Each ragged cut, each shattered bone, each pus-filled wound fell under her gaze without the emotional impact it would have had only a month ago. That first night, when the wounded had returned from the battlefield, Piety had been so shocked by the sight of mangled bodies that her stomach had emptied itself before she could stop it. Now, months after that first time, the sight was disturbingly familiar, and she judiciously applied her healing powers to the wounds under her before moving to the next.
On that first night she had completely healed a man at the edge of death and had found herself drained of power, unable to help anyone else for the rest of the night. Now she used only as much power as needed to heal the worst of the wound, to make sure it wouldn’t become infected, and to get the body on its way to doing most of the work.
Piety stepped up to the next bed and looked down at the young man’s broken body. She avoided looking at faces; it was difficult to keep the tears from her cheeks when she looked at their faces.
She touched him with her healing senses but kept her hands at her sides. The body under her gaze was a mess of wounds and fractures. His left arm was severed at the elbow, several ribs were broken, a slash across his belly exposed glistening intestine, and one foot was crushed. His pale yellow aura faded slowly. This man had been brought here not to be saved, but to die. She could heal him, bring him back from the brink of death, but there were so many others who were nearer to life, who would not consume all her power. Piety would have moved on to the next if not for the faint groan of pain.
She paused. Though she could not save him, there was something she could do that wouldn’t take much energy, that would allow her to continue to tend the wounded. She touched his hand lightly.
The man gasped and Piety looked at his face despite herself. He was young, only a year or two older than herself. He’d probably lied about his age so he could join the army. His brown skin had gone sallow with pain, his brown eyes bright and shining, his close cropped hair slick with sweat.
“Mother,” he said with a voice ruined by screams. “Mother.”
He looked through her, through the space where she stood, through the years he had lived, to a time when a mother might be able to make all things better.
“It’s all right,” Piety lied quietly. “It’s all right,” she said again, more for herself than for him. Then she slid into her mindspace and accessed her power. Not the healing power that might save his life and drain her of usefulness, but the power to take pain, a power called martyr, a power she’d had the opportunity to perfect over the last month.
“It’s all right,” she said as she eased his pain, taking it on slowly.

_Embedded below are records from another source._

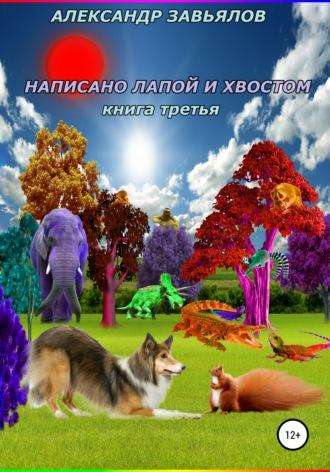 Александр Завьялов, Написано лапой и хвостом. Книга третья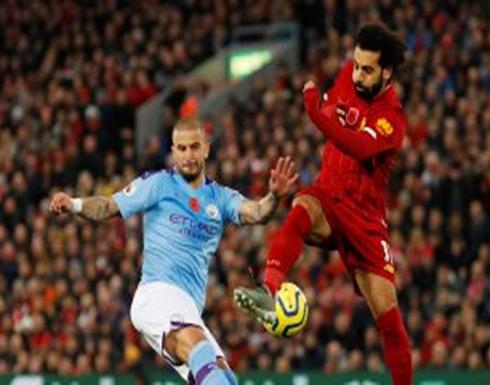 بالفيديو : ليفربول يضرب السيتي بثلاثية وصلاح يسجل هدفا رائعا
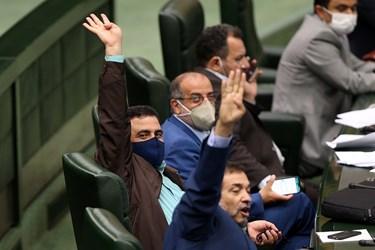 رای گیری در جلسه علنی مجلس شورای اسلامی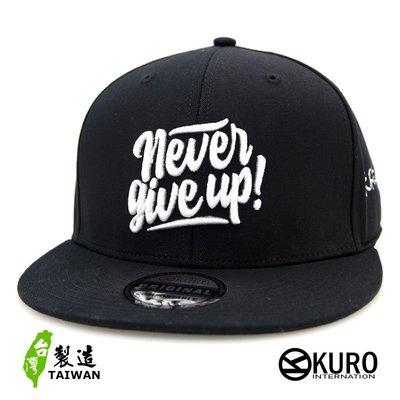 kuro-Never give up潮流板帽-棒球帽(可客製化)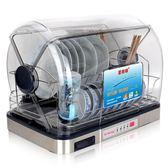 烘碗機消毒柜迷你家用小型碗柜餐盤不銹鋼烘碗機熱風烘干殺菌igo 220v 伊蒂斯女裝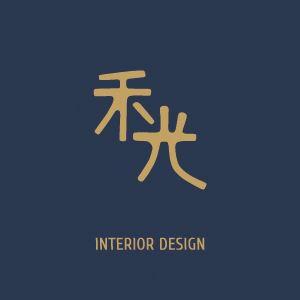 禾光室内装修设计有限公司/郑桦、罗孝立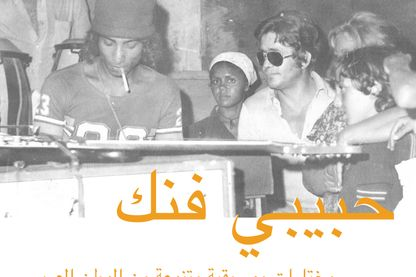 La compilation Habibi Funk, An eclectic selection of music from the Arab world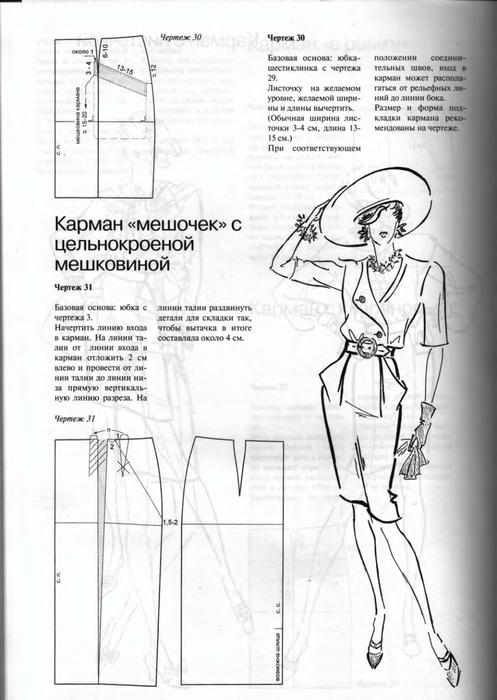 Muller_-_Ubki_i_bruki_028 (497x700, 187Kb)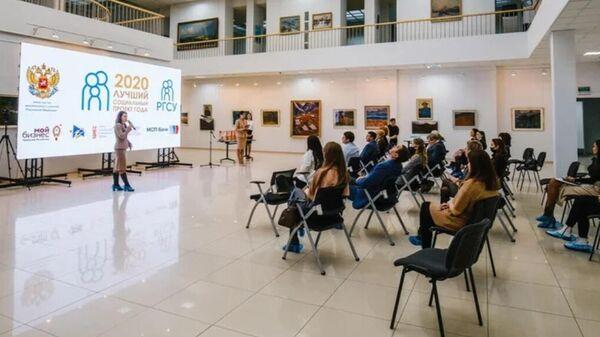 Стартовал федеральный этап Всероссийского конкурса Лучший социальный проект года 2020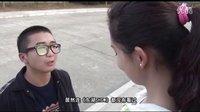 《东湖SHOW》第一期:愚人节了没?武汉东湖学院校园电视台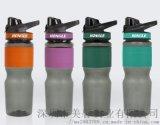 爱杯坊运动水杯子水壶塑胶杯TRITAN水杯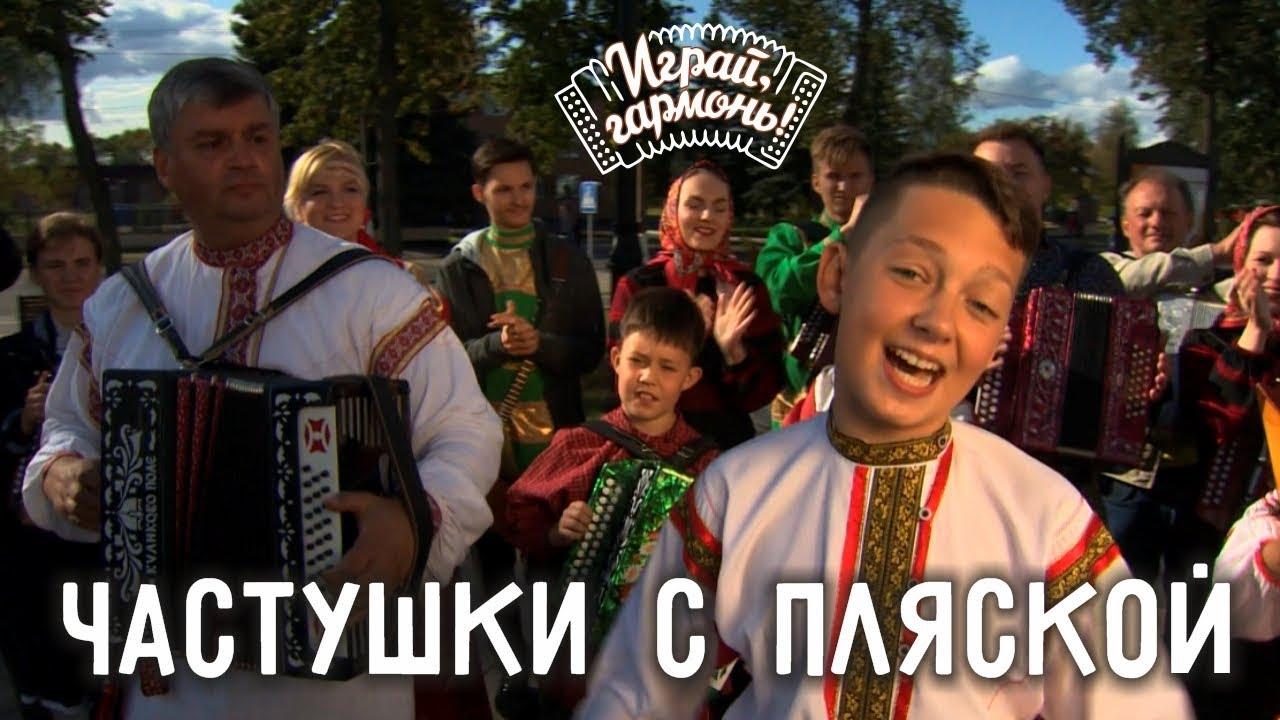 Играй, гармонь! | Трио «Светлица» (г. Подольск, МО) | Барыня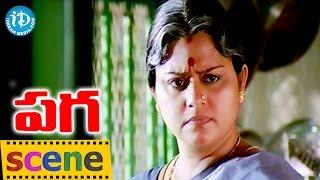 Paga Movie Scenes - Jayam Ravi's Parents Comedy Scene || Bhavana || Ezhil - IDREAMMOVIES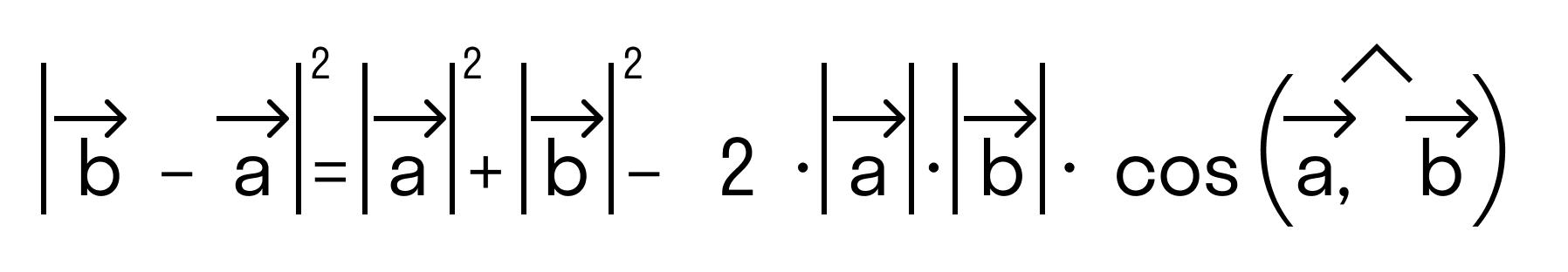 По теореме косинусов можно записать рис 3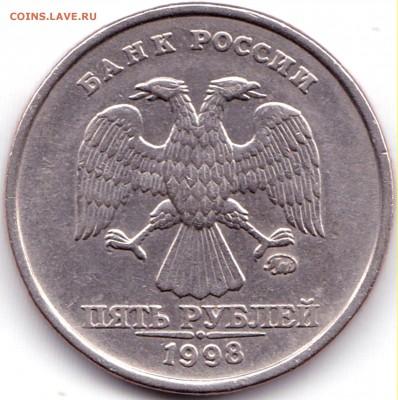 5 руб 1998 ммд шт.1.1Б и шт.1.3Б до 25.11.16. 22-30 Мск - 5 руб 1998ммд шт.1.3Б (2)
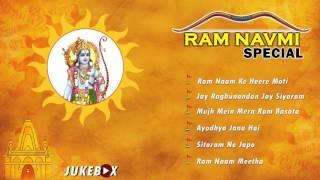 Ramnavmi Special Bhajans   Ram Naam Ke Heere Moti   Full Audio Songs Juke Box   Ram Navmi 2016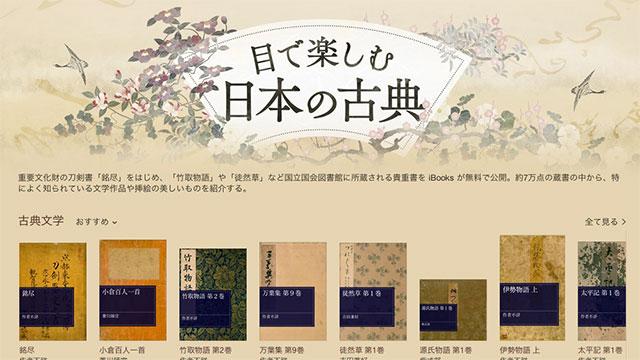 目で楽しむ日本の古典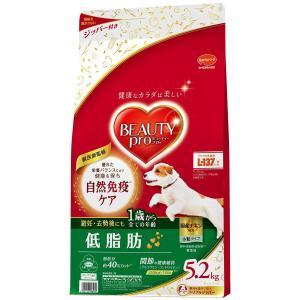日本ペットフード ビューティープロ ドッグ 低脂肪 1歳から 5.2kg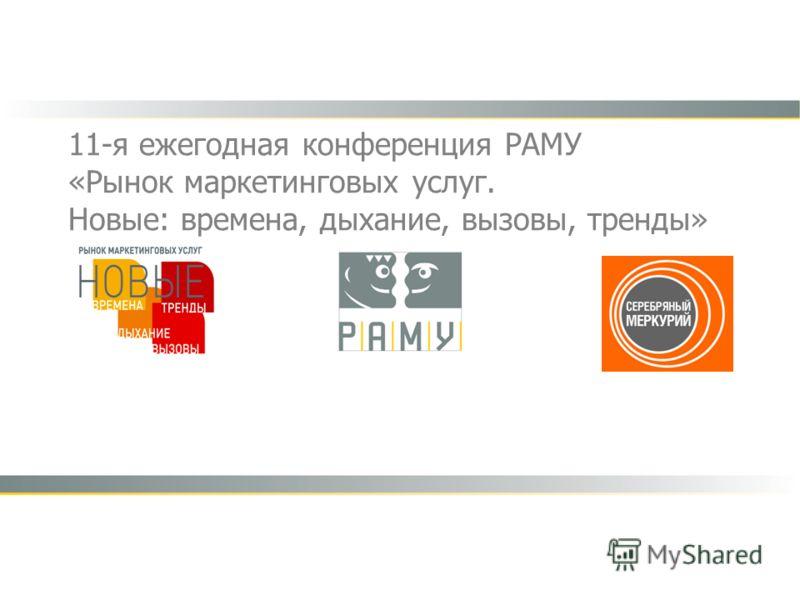 11-я ежегодная конференция РАМУ «Рынок маркетинговых услуг. Новые: времена, дыхание, вызовы, тренды»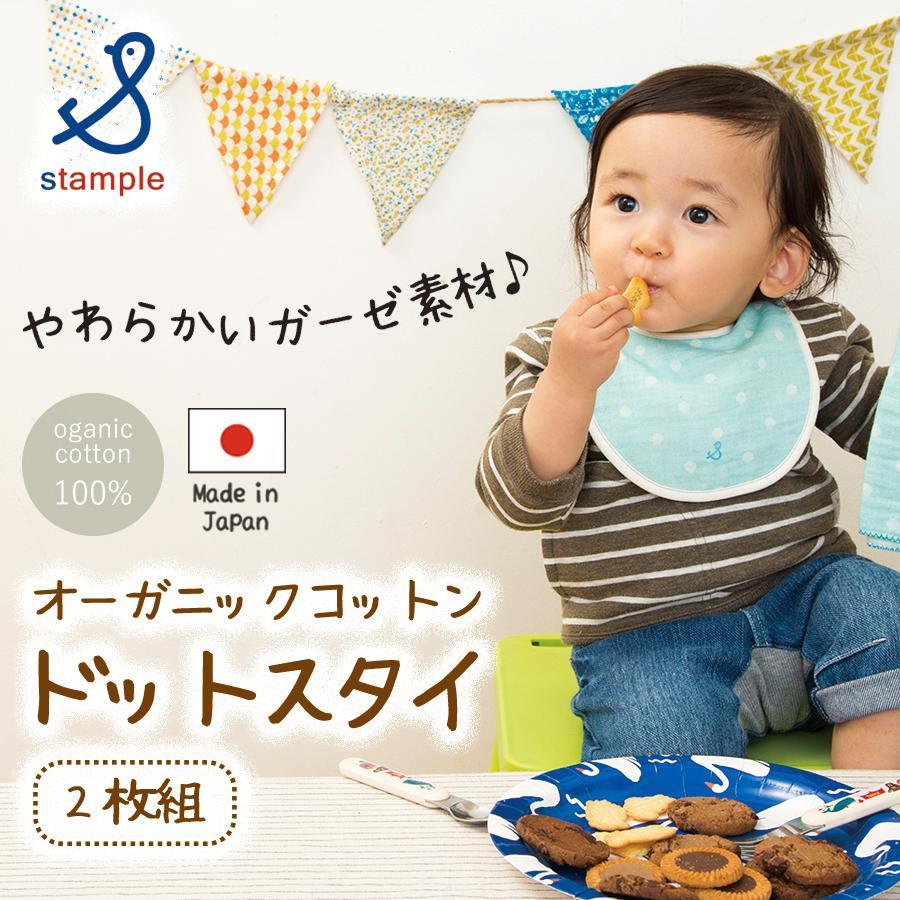 日本製100%オーガニックコットンベビー用スタイ☆赤ちゃんよだれかけ「スタンプル」2色の画像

First her left arm went numb but for a biting pain at the elbow, then it felt like a soldier in full armor sat on her chest, her stomach cramped like she’d eaten bad food, and her foot tensed and cramped and wouldn’t support her weight. She didn’t take it all; it would have been too much. Even so, the young man sighed, the his aura swelled and faded.
She went on to the next bedside.
Piety was far from the only healer at Pinefort. There was a whole platoon of healers, both with the healing power and with training in the physical arts of doctoring. They were all under the guidance of the formidable Father Christoph. But even though there were others with the healing power, she was the most powerful of them, and her energy and powers were in high demand. Every day Piety visited the healing ward and did what she could. Some days she was summoned to heal an officer, someone particularly important to the war effort, but she refused to use any more power on an officer than she did on a regular soldier.
“That’s it?” The woman who’d shouted at Piety only a few nights before still stood fresh in her memory. She’d worn freshly pressed clothes and immaculately coifed hair. She’d smelled of perfume, over the smell of a war camp, and Piety sneezed.
Piety had been summoned in the middle of the night to heal a cavalry colonel who had fallen from his horse. She’d set the bone, burned away the infection, and set the body to heal itself.
“You’re supposedly the best healer in all of Khulanty and that’s the best you can do?”
Piety had blinked at her. “He’ll heal.”
“If you’re as good as they say, he should be standing under his own power now. Heal him!”
“Madam, I could do that, but then I’d have nothing left for the soldiers who’ll come in injured tomorrow.”
The woman had been offended. “The common rabble? What do they matter next to my husband?”
There were officers and healers there, men and women Piety had met but whose names she couldn’t remember. One of them had restrained the distraught woman while Piety had gone back to bed.
Piety paused between patients, trying to shake the memory away. She’d wanted to repair the calvary colonel’s body, she hated rationing her power, and she had nothing but sympathy for his wife, despite her superior attitude. Why shouldn’t she hold her husband more dear than any other soldier?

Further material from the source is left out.